As spring steadily creeps back across West Chester, there’s a familiar smell in the air. Familiar, but not necessarily good. The white petals of the Callery pear, also known as the Bradford pear, are back on campus, bringing along their distinct foul odor. Out of confusion, I decided to try and figure out what could have made someone decide to plant such oppressively aromatic trees. I ended up finding a larger set of problems beyond an unpleasant scent.
The Callery pear was initially native to China and Vietnam until it was introduced in the 1960’s by the United States Dept. of Agriculture as an ornamental landscape tree.

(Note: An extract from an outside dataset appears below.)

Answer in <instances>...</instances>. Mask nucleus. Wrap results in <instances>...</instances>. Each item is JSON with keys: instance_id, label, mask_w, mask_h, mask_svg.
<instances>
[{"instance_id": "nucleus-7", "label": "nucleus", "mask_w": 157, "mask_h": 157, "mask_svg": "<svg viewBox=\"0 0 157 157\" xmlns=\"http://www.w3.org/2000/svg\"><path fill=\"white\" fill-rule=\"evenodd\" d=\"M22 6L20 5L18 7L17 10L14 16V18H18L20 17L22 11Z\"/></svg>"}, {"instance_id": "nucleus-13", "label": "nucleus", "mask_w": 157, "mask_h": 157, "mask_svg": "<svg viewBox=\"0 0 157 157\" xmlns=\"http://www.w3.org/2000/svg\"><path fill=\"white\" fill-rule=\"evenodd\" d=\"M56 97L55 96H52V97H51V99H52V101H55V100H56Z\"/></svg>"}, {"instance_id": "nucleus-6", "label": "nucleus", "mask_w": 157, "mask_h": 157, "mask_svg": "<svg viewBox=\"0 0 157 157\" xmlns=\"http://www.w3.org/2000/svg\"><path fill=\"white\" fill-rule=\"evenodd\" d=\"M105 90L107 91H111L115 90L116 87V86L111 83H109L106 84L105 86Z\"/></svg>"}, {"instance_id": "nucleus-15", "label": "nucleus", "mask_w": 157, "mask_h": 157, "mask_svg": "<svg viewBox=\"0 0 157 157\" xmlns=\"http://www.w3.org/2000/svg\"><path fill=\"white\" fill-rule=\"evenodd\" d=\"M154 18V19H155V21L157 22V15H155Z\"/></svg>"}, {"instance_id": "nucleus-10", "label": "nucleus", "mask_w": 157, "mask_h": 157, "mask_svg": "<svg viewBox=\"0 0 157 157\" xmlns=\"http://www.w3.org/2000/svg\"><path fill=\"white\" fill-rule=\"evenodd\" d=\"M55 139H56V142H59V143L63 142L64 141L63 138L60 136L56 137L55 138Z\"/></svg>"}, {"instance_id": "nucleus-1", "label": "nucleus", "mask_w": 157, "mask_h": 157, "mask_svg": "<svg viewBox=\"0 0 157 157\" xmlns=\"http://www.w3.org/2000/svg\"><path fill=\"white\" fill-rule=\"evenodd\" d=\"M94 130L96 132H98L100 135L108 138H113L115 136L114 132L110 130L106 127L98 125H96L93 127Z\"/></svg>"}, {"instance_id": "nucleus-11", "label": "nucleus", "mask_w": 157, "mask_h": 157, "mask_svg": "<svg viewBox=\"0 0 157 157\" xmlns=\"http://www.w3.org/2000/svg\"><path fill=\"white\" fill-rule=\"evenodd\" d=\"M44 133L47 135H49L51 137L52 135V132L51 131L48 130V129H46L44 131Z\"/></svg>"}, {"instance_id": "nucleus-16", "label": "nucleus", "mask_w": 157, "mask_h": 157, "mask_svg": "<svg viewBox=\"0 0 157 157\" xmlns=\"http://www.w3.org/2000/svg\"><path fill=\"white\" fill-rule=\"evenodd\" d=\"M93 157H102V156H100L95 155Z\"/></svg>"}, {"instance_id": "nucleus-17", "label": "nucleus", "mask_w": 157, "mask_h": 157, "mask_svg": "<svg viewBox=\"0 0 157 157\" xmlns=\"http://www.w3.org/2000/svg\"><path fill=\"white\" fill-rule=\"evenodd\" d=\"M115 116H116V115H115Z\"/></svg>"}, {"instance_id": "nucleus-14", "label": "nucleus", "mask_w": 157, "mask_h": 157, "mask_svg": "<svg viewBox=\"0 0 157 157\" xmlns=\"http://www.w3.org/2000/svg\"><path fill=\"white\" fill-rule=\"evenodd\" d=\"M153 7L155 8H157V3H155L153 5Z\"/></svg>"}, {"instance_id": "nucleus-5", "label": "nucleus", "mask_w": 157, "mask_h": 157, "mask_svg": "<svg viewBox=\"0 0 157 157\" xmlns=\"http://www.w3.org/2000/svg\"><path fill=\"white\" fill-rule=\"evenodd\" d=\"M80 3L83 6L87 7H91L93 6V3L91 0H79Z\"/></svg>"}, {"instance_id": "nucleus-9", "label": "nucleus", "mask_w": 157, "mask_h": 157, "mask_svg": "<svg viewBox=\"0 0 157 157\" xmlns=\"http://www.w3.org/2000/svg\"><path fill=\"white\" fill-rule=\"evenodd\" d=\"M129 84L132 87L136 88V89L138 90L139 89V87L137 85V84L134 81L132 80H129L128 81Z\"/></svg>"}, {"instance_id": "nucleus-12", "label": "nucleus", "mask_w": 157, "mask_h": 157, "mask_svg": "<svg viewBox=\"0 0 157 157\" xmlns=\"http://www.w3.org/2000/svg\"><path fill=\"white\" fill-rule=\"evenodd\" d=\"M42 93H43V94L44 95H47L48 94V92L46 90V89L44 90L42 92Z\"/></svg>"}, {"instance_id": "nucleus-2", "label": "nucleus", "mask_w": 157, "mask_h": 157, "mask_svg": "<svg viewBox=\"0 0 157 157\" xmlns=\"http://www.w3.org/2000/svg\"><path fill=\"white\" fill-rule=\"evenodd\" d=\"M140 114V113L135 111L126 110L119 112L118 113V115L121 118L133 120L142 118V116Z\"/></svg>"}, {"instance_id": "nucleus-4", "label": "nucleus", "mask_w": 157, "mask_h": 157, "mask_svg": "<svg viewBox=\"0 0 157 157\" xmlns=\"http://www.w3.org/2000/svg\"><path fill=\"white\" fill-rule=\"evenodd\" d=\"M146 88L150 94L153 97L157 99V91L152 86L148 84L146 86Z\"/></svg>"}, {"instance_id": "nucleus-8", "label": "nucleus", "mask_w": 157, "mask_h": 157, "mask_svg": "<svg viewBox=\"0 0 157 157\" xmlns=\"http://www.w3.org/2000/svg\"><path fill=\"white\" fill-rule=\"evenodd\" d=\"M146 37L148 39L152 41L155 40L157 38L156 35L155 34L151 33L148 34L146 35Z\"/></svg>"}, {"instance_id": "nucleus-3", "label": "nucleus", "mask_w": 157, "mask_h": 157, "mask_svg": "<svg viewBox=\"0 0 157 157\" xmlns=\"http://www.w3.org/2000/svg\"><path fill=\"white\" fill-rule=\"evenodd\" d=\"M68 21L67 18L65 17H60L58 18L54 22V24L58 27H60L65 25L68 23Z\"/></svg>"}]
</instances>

Because of their simplicity to transport and plant, these trees quickly became popular for many different customers who needed a tree that was affordable and fast-growing. Because of this, it didn’t take long at all for Calleries to end up almost anywhere, from places like city streets to our own campus.

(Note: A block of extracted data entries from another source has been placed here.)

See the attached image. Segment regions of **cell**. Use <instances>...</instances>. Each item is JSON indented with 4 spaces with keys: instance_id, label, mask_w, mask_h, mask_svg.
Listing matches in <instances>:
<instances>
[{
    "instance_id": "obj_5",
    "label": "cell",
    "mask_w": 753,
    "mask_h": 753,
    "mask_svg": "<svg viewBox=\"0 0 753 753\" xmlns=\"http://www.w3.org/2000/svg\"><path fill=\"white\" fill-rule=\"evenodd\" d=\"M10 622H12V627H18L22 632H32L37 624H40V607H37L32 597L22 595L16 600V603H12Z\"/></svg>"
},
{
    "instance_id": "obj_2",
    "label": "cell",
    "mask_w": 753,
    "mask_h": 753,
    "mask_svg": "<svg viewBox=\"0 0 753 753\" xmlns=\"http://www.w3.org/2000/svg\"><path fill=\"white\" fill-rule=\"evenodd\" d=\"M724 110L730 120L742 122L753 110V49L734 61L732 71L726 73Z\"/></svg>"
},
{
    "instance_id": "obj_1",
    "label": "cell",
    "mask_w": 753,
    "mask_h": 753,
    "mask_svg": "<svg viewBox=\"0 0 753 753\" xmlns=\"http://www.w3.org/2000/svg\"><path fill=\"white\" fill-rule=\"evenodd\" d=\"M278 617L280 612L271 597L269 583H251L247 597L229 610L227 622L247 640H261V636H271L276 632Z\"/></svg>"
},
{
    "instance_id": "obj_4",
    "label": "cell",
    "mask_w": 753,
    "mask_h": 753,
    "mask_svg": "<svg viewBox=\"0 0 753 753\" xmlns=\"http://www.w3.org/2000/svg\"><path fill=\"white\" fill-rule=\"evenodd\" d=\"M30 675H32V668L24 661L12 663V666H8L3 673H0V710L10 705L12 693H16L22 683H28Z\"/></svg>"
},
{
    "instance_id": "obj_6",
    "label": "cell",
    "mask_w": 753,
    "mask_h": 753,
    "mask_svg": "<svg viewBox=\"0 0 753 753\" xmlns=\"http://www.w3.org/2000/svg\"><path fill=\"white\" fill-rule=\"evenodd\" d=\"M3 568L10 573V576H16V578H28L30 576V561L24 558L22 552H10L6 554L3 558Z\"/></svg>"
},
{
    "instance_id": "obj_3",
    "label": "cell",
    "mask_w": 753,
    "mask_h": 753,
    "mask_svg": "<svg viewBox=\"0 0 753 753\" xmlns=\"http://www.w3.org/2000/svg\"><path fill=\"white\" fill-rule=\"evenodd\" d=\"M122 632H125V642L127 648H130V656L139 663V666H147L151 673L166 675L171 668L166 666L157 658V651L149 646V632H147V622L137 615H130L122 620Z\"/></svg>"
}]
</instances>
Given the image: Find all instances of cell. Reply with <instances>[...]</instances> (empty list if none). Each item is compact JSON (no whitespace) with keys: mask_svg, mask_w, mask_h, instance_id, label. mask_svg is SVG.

When it comes to downsides, there are more than meets the eye (or nose). Bradford pears are known to be very unstable after growing past a certain height, causing branches and other parts of the tree to fall and damage things unlucky enough to be too close. While this wouldn’t matter in a forest per se, consider how these trees are most often found in shared public spaces, such as parks or roadways. The smell, however, is the most well-known attribute of this plant. It has been compared to rotting fish, as well as many other unsavory things. The scent from this tree drifts a remarkable distance, no doubt aided by the circumstance of being planted in large numbers and closely together.

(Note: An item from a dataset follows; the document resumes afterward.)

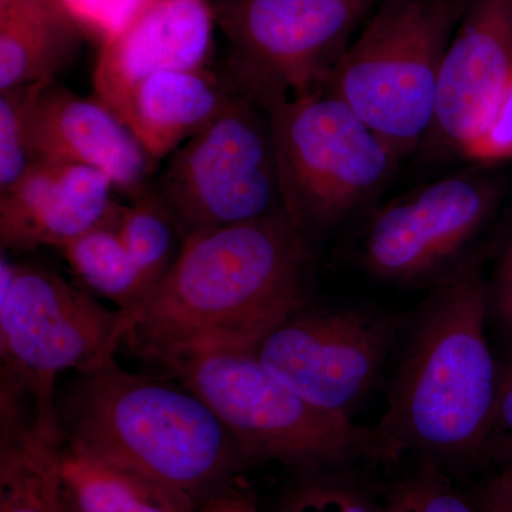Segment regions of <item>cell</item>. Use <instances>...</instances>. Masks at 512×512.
<instances>
[{"mask_svg":"<svg viewBox=\"0 0 512 512\" xmlns=\"http://www.w3.org/2000/svg\"><path fill=\"white\" fill-rule=\"evenodd\" d=\"M412 512H480L478 505L454 487L443 468L423 464L397 483Z\"/></svg>","mask_w":512,"mask_h":512,"instance_id":"cell-24","label":"cell"},{"mask_svg":"<svg viewBox=\"0 0 512 512\" xmlns=\"http://www.w3.org/2000/svg\"><path fill=\"white\" fill-rule=\"evenodd\" d=\"M110 177L89 165L36 160L0 194L3 251L63 248L116 215Z\"/></svg>","mask_w":512,"mask_h":512,"instance_id":"cell-14","label":"cell"},{"mask_svg":"<svg viewBox=\"0 0 512 512\" xmlns=\"http://www.w3.org/2000/svg\"><path fill=\"white\" fill-rule=\"evenodd\" d=\"M383 504L384 512H412L397 483L387 488L386 493H384Z\"/></svg>","mask_w":512,"mask_h":512,"instance_id":"cell-30","label":"cell"},{"mask_svg":"<svg viewBox=\"0 0 512 512\" xmlns=\"http://www.w3.org/2000/svg\"><path fill=\"white\" fill-rule=\"evenodd\" d=\"M214 10L201 0L144 3L101 42L94 97L123 121L128 100L147 77L164 70H201L214 43Z\"/></svg>","mask_w":512,"mask_h":512,"instance_id":"cell-13","label":"cell"},{"mask_svg":"<svg viewBox=\"0 0 512 512\" xmlns=\"http://www.w3.org/2000/svg\"><path fill=\"white\" fill-rule=\"evenodd\" d=\"M265 110L285 210L308 232L350 217L399 163L389 144L328 90L279 100Z\"/></svg>","mask_w":512,"mask_h":512,"instance_id":"cell-7","label":"cell"},{"mask_svg":"<svg viewBox=\"0 0 512 512\" xmlns=\"http://www.w3.org/2000/svg\"><path fill=\"white\" fill-rule=\"evenodd\" d=\"M467 3L384 0L326 80L400 158L433 124L444 55Z\"/></svg>","mask_w":512,"mask_h":512,"instance_id":"cell-5","label":"cell"},{"mask_svg":"<svg viewBox=\"0 0 512 512\" xmlns=\"http://www.w3.org/2000/svg\"><path fill=\"white\" fill-rule=\"evenodd\" d=\"M114 227L153 295L183 248L180 225L150 188L130 205H119Z\"/></svg>","mask_w":512,"mask_h":512,"instance_id":"cell-21","label":"cell"},{"mask_svg":"<svg viewBox=\"0 0 512 512\" xmlns=\"http://www.w3.org/2000/svg\"><path fill=\"white\" fill-rule=\"evenodd\" d=\"M505 461L503 470L485 487L483 491L487 497L503 503L512 504V446L504 447Z\"/></svg>","mask_w":512,"mask_h":512,"instance_id":"cell-29","label":"cell"},{"mask_svg":"<svg viewBox=\"0 0 512 512\" xmlns=\"http://www.w3.org/2000/svg\"><path fill=\"white\" fill-rule=\"evenodd\" d=\"M480 512H512V504L503 503V501L494 500L481 494L480 503L477 504Z\"/></svg>","mask_w":512,"mask_h":512,"instance_id":"cell-31","label":"cell"},{"mask_svg":"<svg viewBox=\"0 0 512 512\" xmlns=\"http://www.w3.org/2000/svg\"><path fill=\"white\" fill-rule=\"evenodd\" d=\"M25 394L0 380V512H73L59 474V447L23 409Z\"/></svg>","mask_w":512,"mask_h":512,"instance_id":"cell-18","label":"cell"},{"mask_svg":"<svg viewBox=\"0 0 512 512\" xmlns=\"http://www.w3.org/2000/svg\"><path fill=\"white\" fill-rule=\"evenodd\" d=\"M308 231L285 208L192 232L123 342L158 365L204 350L256 348L306 306Z\"/></svg>","mask_w":512,"mask_h":512,"instance_id":"cell-1","label":"cell"},{"mask_svg":"<svg viewBox=\"0 0 512 512\" xmlns=\"http://www.w3.org/2000/svg\"><path fill=\"white\" fill-rule=\"evenodd\" d=\"M50 83L0 90V194L18 184L36 161L32 148L33 107Z\"/></svg>","mask_w":512,"mask_h":512,"instance_id":"cell-23","label":"cell"},{"mask_svg":"<svg viewBox=\"0 0 512 512\" xmlns=\"http://www.w3.org/2000/svg\"><path fill=\"white\" fill-rule=\"evenodd\" d=\"M396 320L365 309L303 308L254 349L275 377L326 412L352 417L382 375Z\"/></svg>","mask_w":512,"mask_h":512,"instance_id":"cell-10","label":"cell"},{"mask_svg":"<svg viewBox=\"0 0 512 512\" xmlns=\"http://www.w3.org/2000/svg\"><path fill=\"white\" fill-rule=\"evenodd\" d=\"M150 2H154V0H141V5H144V3H150ZM201 2L210 3V0H201ZM217 2H218V0H217Z\"/></svg>","mask_w":512,"mask_h":512,"instance_id":"cell-32","label":"cell"},{"mask_svg":"<svg viewBox=\"0 0 512 512\" xmlns=\"http://www.w3.org/2000/svg\"><path fill=\"white\" fill-rule=\"evenodd\" d=\"M84 35L60 0H0V90L53 82Z\"/></svg>","mask_w":512,"mask_h":512,"instance_id":"cell-17","label":"cell"},{"mask_svg":"<svg viewBox=\"0 0 512 512\" xmlns=\"http://www.w3.org/2000/svg\"><path fill=\"white\" fill-rule=\"evenodd\" d=\"M490 285L468 254L437 278L410 322L389 406L375 430L382 460L414 454L443 468L493 443L501 367L487 338Z\"/></svg>","mask_w":512,"mask_h":512,"instance_id":"cell-2","label":"cell"},{"mask_svg":"<svg viewBox=\"0 0 512 512\" xmlns=\"http://www.w3.org/2000/svg\"><path fill=\"white\" fill-rule=\"evenodd\" d=\"M126 335L119 309L39 265L0 261V376L32 400L40 436L64 443L57 377L89 372L116 357Z\"/></svg>","mask_w":512,"mask_h":512,"instance_id":"cell-6","label":"cell"},{"mask_svg":"<svg viewBox=\"0 0 512 512\" xmlns=\"http://www.w3.org/2000/svg\"><path fill=\"white\" fill-rule=\"evenodd\" d=\"M503 195L498 178L474 171L426 185L376 212L360 261L370 275L396 285L446 274L466 256Z\"/></svg>","mask_w":512,"mask_h":512,"instance_id":"cell-11","label":"cell"},{"mask_svg":"<svg viewBox=\"0 0 512 512\" xmlns=\"http://www.w3.org/2000/svg\"><path fill=\"white\" fill-rule=\"evenodd\" d=\"M234 93L207 69L164 70L138 84L123 123L148 156L164 160L214 120Z\"/></svg>","mask_w":512,"mask_h":512,"instance_id":"cell-16","label":"cell"},{"mask_svg":"<svg viewBox=\"0 0 512 512\" xmlns=\"http://www.w3.org/2000/svg\"><path fill=\"white\" fill-rule=\"evenodd\" d=\"M511 82L512 0H468L444 55L426 153L460 156Z\"/></svg>","mask_w":512,"mask_h":512,"instance_id":"cell-12","label":"cell"},{"mask_svg":"<svg viewBox=\"0 0 512 512\" xmlns=\"http://www.w3.org/2000/svg\"><path fill=\"white\" fill-rule=\"evenodd\" d=\"M151 190L185 237L285 208L268 111L232 94L214 120L168 157Z\"/></svg>","mask_w":512,"mask_h":512,"instance_id":"cell-8","label":"cell"},{"mask_svg":"<svg viewBox=\"0 0 512 512\" xmlns=\"http://www.w3.org/2000/svg\"><path fill=\"white\" fill-rule=\"evenodd\" d=\"M490 313L512 339V235L490 286Z\"/></svg>","mask_w":512,"mask_h":512,"instance_id":"cell-26","label":"cell"},{"mask_svg":"<svg viewBox=\"0 0 512 512\" xmlns=\"http://www.w3.org/2000/svg\"><path fill=\"white\" fill-rule=\"evenodd\" d=\"M276 512H384V504L350 470L316 471L298 474Z\"/></svg>","mask_w":512,"mask_h":512,"instance_id":"cell-22","label":"cell"},{"mask_svg":"<svg viewBox=\"0 0 512 512\" xmlns=\"http://www.w3.org/2000/svg\"><path fill=\"white\" fill-rule=\"evenodd\" d=\"M503 440L504 447L512 446V360L501 367L500 386L493 426V441Z\"/></svg>","mask_w":512,"mask_h":512,"instance_id":"cell-28","label":"cell"},{"mask_svg":"<svg viewBox=\"0 0 512 512\" xmlns=\"http://www.w3.org/2000/svg\"><path fill=\"white\" fill-rule=\"evenodd\" d=\"M161 366L210 407L248 464L274 461L306 474L382 461L373 427L303 399L252 349L204 350Z\"/></svg>","mask_w":512,"mask_h":512,"instance_id":"cell-4","label":"cell"},{"mask_svg":"<svg viewBox=\"0 0 512 512\" xmlns=\"http://www.w3.org/2000/svg\"><path fill=\"white\" fill-rule=\"evenodd\" d=\"M114 218L59 251L90 291L114 303L123 313L127 333L128 325L146 305L151 292L121 242Z\"/></svg>","mask_w":512,"mask_h":512,"instance_id":"cell-20","label":"cell"},{"mask_svg":"<svg viewBox=\"0 0 512 512\" xmlns=\"http://www.w3.org/2000/svg\"><path fill=\"white\" fill-rule=\"evenodd\" d=\"M460 156L481 163L512 158V82L495 106L490 119L480 133L468 141Z\"/></svg>","mask_w":512,"mask_h":512,"instance_id":"cell-25","label":"cell"},{"mask_svg":"<svg viewBox=\"0 0 512 512\" xmlns=\"http://www.w3.org/2000/svg\"><path fill=\"white\" fill-rule=\"evenodd\" d=\"M195 512H261L255 495L237 478L202 501Z\"/></svg>","mask_w":512,"mask_h":512,"instance_id":"cell-27","label":"cell"},{"mask_svg":"<svg viewBox=\"0 0 512 512\" xmlns=\"http://www.w3.org/2000/svg\"><path fill=\"white\" fill-rule=\"evenodd\" d=\"M36 160L89 165L109 175L131 201L151 188L153 158L117 114L97 97H82L50 83L32 113Z\"/></svg>","mask_w":512,"mask_h":512,"instance_id":"cell-15","label":"cell"},{"mask_svg":"<svg viewBox=\"0 0 512 512\" xmlns=\"http://www.w3.org/2000/svg\"><path fill=\"white\" fill-rule=\"evenodd\" d=\"M57 394L64 443L207 500L248 466L238 444L183 384L127 372L116 357Z\"/></svg>","mask_w":512,"mask_h":512,"instance_id":"cell-3","label":"cell"},{"mask_svg":"<svg viewBox=\"0 0 512 512\" xmlns=\"http://www.w3.org/2000/svg\"><path fill=\"white\" fill-rule=\"evenodd\" d=\"M373 0H218L229 45L225 82L266 107L325 90Z\"/></svg>","mask_w":512,"mask_h":512,"instance_id":"cell-9","label":"cell"},{"mask_svg":"<svg viewBox=\"0 0 512 512\" xmlns=\"http://www.w3.org/2000/svg\"><path fill=\"white\" fill-rule=\"evenodd\" d=\"M59 474L73 512H195L200 501L183 491L63 443Z\"/></svg>","mask_w":512,"mask_h":512,"instance_id":"cell-19","label":"cell"}]
</instances>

The worst part of these trees, however, is their invasive nature. Since they were taken from their native environment and brought to one with no competition for its own niche, the trees have taken over enormous areas of land with their ability to quickly spread and take over. Invasive species of any kind mean trouble for ecosystems, but imagine how bad this problem is when the invasive species is deliberately planted in large numbers all over the country.
Because of this, some places are finally beginning to take action against this smelly threat to our environment. Pittsburgh has outright banned the tree, while the state of Ohio is set to place a statewide ban on the tree in the upcoming months. The ban will apply only to the sale of and planting of trees, so any of the ones with roots in the ground already won’t be affected. This is, however, a step in the right direction by the state government. Our own state legislature has begun to phase out the use of the tree, to the absolute elation of my tortured nostrils. The state of California has urged the public to not purchase or plant the trees, and plans to enact a ban similar to the aforementioned states in 2024.
While it seems to be a pretty minor issue, this odd phenomenon is an important lesson. What we have here is a rare opportunity to look at how we formulate plans to deal with invasive species without the pressure of enormous ecological consequences being so immediate. We can assess our management strategies now and determine what’s going to be most effective in the future. With new invasive threats becoming more and more common, strategies developed by projects like banning these trees are absolutely invaluable. Hopefully, as their foul scent begins to fade, we can replace them with native counterparts and rebuild our ecosystem with fewer trees that stink.